Ada Lovelace was the first person to publish an algorithm intended to be executed by the first modern computer, the Analytical Engine created by Charles Babbage. As a result, she is often regarded as the first computer programmer.

After the Civil War in the United States, more women were hired as human computers

Anna Winlock asked to become a computer for the Harvard Observatory in 1875 and was hired to work for 25 cents an hour.

By the 1890s, women computers were college graduates looking for jobs where they could use their training in a useful way.

1910

In the United States, women computers were hired to calculate ballistics in 1918, working in a building on the Washington Mall.

The Women's Trade Union League (WTUL) (1903–1950) was a U.S. organization of both working class and more well-off women to support the efforts of women to organize labor unions and to eliminate sweatshop conditions.

1920

In the early 1920s, Iowa State College, professor George Snedecor worked to improve the school's science and engineering departments, experimenting with new punch-card machines and calculators.

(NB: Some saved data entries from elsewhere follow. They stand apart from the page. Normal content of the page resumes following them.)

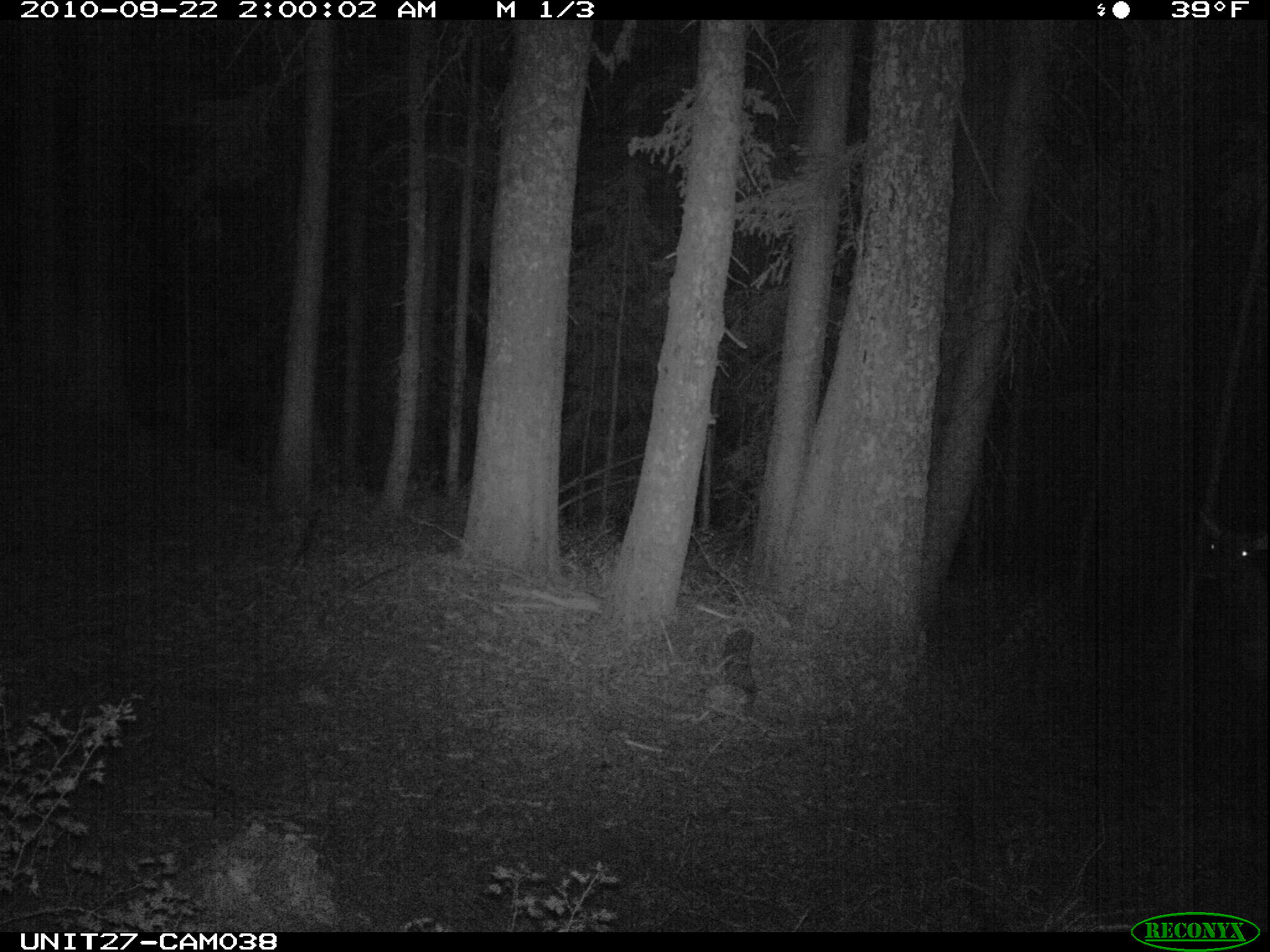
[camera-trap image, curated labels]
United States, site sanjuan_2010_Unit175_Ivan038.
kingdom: Animalia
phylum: Chordata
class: Mammalia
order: Artiodactyla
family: Cervidae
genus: Cervus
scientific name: Cervus elaphus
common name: red deer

Snedecor also worked with human calculators most of them women, including Mary Clem.

1930

The National Advisory Committee for Aeronautics (NACA) which became NASA hired a group of five women in 1935 to work as a computer pool.

1940

While women's contributions to the United States war effort during World War II was championed in the media, their roles and the work they did was minimized.

This included minimizing the complexity, skill and knowledge needed to work on computers or work as human computers. During WWII, women did most of the ballistics computing, seen by male engineers as being below their level of expertise. Black women computers worked as hard (or more often, twice as hard) as their white counterparts, but in segregated situations. By 1943, almost all people employed as computers were women.

1950

Klara Dan von Neumann was one of the main programmers of the MANIAC, a more advanced version of ENIAC.

Her work helped the field of meteorology and weather prediction.

The NACA, and subsequently NASA, recruited women computers following World War II.

In Israel, Thelma Estrin worked on the design and development of WEIZAC, one of the world's first large-scale programmable electronic computers.

1960

Mary K. Hawes of Burroughs Corporation set up a meeting in 1959 to discuss the creation a computer language that would be shared between businesses.

1970

In the early 1970s, Pam Hardt-English led a group to create a computer network they named Resource One and which was part of a group called Project One.

In the early 1970s, Elizabeth "Jake" Feinler, who worked on the Resource Directory for ARPANET, and her team created the first WHOIS directory.

1980

Gwen Bell developed the Computer Museum in 1980.

Adele Goldberg served as president of ACM between 1984 and 1986.

In 1986, Lixia Zhang was the only woman and graduate student to participate in the early Internet Engineering Task Force (IETF) meetings.

1990

By the 1990s, computing was dominated by men. The proportion of female computer science graduates peaked in 1984 around 37 per cent, and then steadily declined.

Although the end of the 20th century saw an increase in women scientists and engineers, this did not hold true for computing, which stagnated.

A team of women at Brown University, including Nicole Yankelovich and Karen Catlin, developed Intermedia and invented the anchor link.

Apple partially funded their project and incorporated their concepts into Apple operating systems.